Fragmento del texto =
+===+
El neoliberalismo, como se demostró en la primera década del siglo en América Latina, y como han demostrado España, México o Argentina, es derrotable electoralmente. Pero es mucho más difícil derrotarle en el sentido común social y mediático y en el ámbito institucional internacional y, especialmente, como venimos señalando, financiero. La solución a los problemas de calentamiento global, del patriarcado, del colonialismo no son nacionales sino, al menos, regionales.

Aún menos con un capitalismo que está recurriendo de manera creciente otra vez a las guerras y los golpes de Estado (duros o en forma de lawfare) para apropiarse de las riquezas de otros países. En esas salidas violentas se está registrando un protagonismo igualmente creciente de empresarios que abrazan el fascismo (es reciente el caso de Elon Musk, director ejecutivo de Tesla, que se jactó de impulsar el golpe de 2019 en Bolivia para apropiarse del litio).
+===+
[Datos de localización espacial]
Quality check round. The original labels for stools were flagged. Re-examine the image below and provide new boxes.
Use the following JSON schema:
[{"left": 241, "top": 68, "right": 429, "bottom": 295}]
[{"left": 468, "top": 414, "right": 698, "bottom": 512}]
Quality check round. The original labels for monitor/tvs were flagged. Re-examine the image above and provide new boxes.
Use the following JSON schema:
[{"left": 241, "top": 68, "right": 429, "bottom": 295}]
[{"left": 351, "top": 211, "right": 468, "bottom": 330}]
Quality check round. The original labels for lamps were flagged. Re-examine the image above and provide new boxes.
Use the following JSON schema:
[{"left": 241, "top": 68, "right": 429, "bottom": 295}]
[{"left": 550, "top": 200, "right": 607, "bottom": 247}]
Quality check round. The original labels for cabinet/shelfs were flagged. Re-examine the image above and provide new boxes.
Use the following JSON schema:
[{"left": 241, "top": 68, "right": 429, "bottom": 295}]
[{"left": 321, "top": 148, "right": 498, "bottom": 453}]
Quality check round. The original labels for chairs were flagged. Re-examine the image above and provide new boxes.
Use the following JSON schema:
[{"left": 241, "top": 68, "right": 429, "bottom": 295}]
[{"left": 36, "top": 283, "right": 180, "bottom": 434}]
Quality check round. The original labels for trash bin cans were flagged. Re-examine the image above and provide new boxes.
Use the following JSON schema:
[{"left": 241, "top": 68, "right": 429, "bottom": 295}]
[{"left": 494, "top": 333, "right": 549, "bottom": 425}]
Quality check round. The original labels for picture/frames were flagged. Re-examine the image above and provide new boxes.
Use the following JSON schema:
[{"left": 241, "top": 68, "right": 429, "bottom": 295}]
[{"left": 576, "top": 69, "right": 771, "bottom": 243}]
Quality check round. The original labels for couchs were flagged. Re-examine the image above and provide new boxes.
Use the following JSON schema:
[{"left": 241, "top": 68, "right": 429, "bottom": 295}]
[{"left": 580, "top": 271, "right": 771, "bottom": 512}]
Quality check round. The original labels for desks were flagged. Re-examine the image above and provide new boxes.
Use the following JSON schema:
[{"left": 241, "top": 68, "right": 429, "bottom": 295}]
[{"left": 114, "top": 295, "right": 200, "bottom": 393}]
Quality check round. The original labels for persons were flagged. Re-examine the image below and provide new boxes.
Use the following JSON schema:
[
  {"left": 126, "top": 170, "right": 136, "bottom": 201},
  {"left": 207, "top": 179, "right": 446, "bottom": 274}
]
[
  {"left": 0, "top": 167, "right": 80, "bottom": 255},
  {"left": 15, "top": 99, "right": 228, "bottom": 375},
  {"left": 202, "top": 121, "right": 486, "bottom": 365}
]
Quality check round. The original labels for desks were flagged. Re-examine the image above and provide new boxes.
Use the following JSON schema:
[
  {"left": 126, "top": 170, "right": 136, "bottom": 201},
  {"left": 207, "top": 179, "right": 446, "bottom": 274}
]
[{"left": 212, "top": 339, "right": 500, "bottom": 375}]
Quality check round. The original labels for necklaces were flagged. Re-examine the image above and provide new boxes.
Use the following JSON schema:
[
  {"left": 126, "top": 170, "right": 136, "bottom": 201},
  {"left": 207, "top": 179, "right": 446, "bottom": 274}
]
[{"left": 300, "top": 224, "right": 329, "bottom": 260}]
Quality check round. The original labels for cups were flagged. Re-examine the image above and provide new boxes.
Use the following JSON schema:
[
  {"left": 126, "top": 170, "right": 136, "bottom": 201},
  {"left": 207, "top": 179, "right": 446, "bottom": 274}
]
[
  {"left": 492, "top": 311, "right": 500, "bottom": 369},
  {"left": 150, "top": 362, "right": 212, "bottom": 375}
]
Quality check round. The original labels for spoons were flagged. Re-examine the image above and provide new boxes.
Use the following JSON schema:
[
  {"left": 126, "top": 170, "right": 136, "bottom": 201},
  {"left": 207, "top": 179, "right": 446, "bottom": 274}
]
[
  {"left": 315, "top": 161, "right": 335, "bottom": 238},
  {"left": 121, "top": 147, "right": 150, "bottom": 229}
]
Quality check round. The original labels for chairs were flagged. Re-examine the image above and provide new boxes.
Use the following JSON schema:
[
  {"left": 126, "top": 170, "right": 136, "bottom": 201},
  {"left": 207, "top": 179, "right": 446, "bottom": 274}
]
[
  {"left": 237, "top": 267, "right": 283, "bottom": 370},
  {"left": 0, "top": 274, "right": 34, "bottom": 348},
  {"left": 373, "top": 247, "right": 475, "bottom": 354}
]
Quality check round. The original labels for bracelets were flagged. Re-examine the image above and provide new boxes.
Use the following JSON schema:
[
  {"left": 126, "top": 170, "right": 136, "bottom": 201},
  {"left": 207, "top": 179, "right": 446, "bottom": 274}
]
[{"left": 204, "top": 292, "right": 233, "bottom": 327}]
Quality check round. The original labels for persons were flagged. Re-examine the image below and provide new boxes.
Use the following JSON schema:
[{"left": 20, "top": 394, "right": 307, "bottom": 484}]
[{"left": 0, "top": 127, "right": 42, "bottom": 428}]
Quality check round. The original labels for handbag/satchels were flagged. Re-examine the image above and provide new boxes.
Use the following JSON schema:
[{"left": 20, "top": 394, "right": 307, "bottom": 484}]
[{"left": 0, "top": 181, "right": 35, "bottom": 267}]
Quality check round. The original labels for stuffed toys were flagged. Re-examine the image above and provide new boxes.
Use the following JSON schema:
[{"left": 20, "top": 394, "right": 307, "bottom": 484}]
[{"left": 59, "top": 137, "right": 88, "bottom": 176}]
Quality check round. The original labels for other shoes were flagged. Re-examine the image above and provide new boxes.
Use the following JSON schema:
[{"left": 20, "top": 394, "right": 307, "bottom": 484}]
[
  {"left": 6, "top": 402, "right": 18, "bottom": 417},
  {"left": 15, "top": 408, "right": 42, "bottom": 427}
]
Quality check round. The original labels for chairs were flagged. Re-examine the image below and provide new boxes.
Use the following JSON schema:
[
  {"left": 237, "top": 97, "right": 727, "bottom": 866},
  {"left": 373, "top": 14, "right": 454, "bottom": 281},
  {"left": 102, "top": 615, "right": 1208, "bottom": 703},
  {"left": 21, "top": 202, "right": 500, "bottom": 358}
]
+===+
Tus tareas =
[a] Indica si cada afirmación coincide con el fragmento sobre el neoliberalismo. Responde sí o no y cita las palabras del fragmento que lo deciden. (i) El neoliberalismo puede ser vencido en las elecciones. (ii) La solución al calentamiento global es de carácter nacional. (iii) Elon Musk es director ejecutivo de Tesla.
[b] Según el fragmento sobre el neoliberalismo, ¿de qué recurso buscaba apropiarse Elon Musk con el golpe de 2019 en Bolivia?

Respuestas numeradas =
[a]
(i) Sí: "es derrotable electoralmente".
(ii) No: "La solución a los problemas de calentamiento global, del patriarcado, del colonialismo no son nacionales sino, al menos, regionales."
(iii) Sí: "Elon Musk, director ejecutivo de Tesla".

[b] Del litio.